> [原文节选]:
::::::
此步骤确保所有日志都同步到跟踪服务。根据各种跟踪库的实现,有时日志会首先本地缓存,并且仅以异步方式同步到跟踪服务。完成运行确保所有日志在训练工作进程退出时都已同步。

# https://docs.wandb.ai/ref/python/finish
wandb.finish()
# https://mlflow.org/docs/1.2.0/python_api/mlflow.html
mlflow.end_run()
# https://www.comet.com/docs/v2/api-and-sdk/python-sdk/reference/Experiment/#experimentend
Experiment.end()

示例#

以下是 PyTorch 和 PyTorch Lightning 的可运行示例。

PyTorch#

记录到 W&B
from filelock import FileLock
import os

import torch
import wandb

from torch.utils.data import DataLoader
from torchvision import datasets, transforms
from torchvision.models import resnet18

import ray
from ray.train import ScalingConfig
from ray.train.torch import TorchTrainer

# Run the following script with the WANDB_API_KEY env var set.
assert os.environ.get("WANDB_API_KEY", None), "Please set WANDB_API_KEY env var."

# This makes sure that all workers have this env var set.
ray.init(
    runtime_env={"env_vars": {"WANDB_API_KEY": os.environ["WANDB_API_KEY"]}}
)


def train_func(config):
    if ray.train.get_context().get_world_rank() == 0:
        wandb.init()

    # Model, Loss, Optimizer
    model = resnet18(num_classes=10)
    model.conv1 = torch.nn.Conv2d(
        1, 64, kernel_size=(7, 7), stride=(2, 2), padding=(3, 3), bias=False
    )
    model = ray.train.torch.prepare_model(model)
    criterion = torch.nn.CrossEntropyLoss()
    optimizer = torch.optim.Adam(model.module.parameters(), lr=0.001)

    # Data
    transform = transforms.Compose(
        [transforms.ToTensor(), transforms.Normalize((0.5,), (0.5,))]
    )
    with FileLock("./data.lock"):
        train_data = datasets.FashionMNIST(
            root="./data", train=True, download=True, transform=transform
        )
::::::
> [数据摘录]:
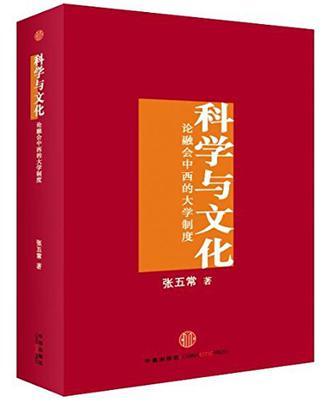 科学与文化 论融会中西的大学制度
::::::
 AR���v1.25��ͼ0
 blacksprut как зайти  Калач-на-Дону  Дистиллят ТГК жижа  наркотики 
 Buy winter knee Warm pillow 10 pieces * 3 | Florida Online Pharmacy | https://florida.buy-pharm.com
::::::
> [练习任务 1]:
原文开头那段说明下面紧跟着几行代码,每行调用都用来结束一次跟踪运行。请把这些调用全部列出来。
> [练习任务 2]:
请把原文从“from torch.utils.data import”开始,一直到“WANDB_API_KEY env var set.”为止(包括这几个字)照原样重新打一遍。

> [练习答案 1]:
wandb.finish()
mlflow.end_run()
Experiment.end()

> [练习答案 2]:
from torch.utils.data import DataLoader
from torchvision import datasets, transforms
from torchvision.models import resnet18

import ray
from ray.train import ScalingConfig
from ray.train.torch import TorchTrainer

# Run the following script with the WANDB_API_KEY env var set.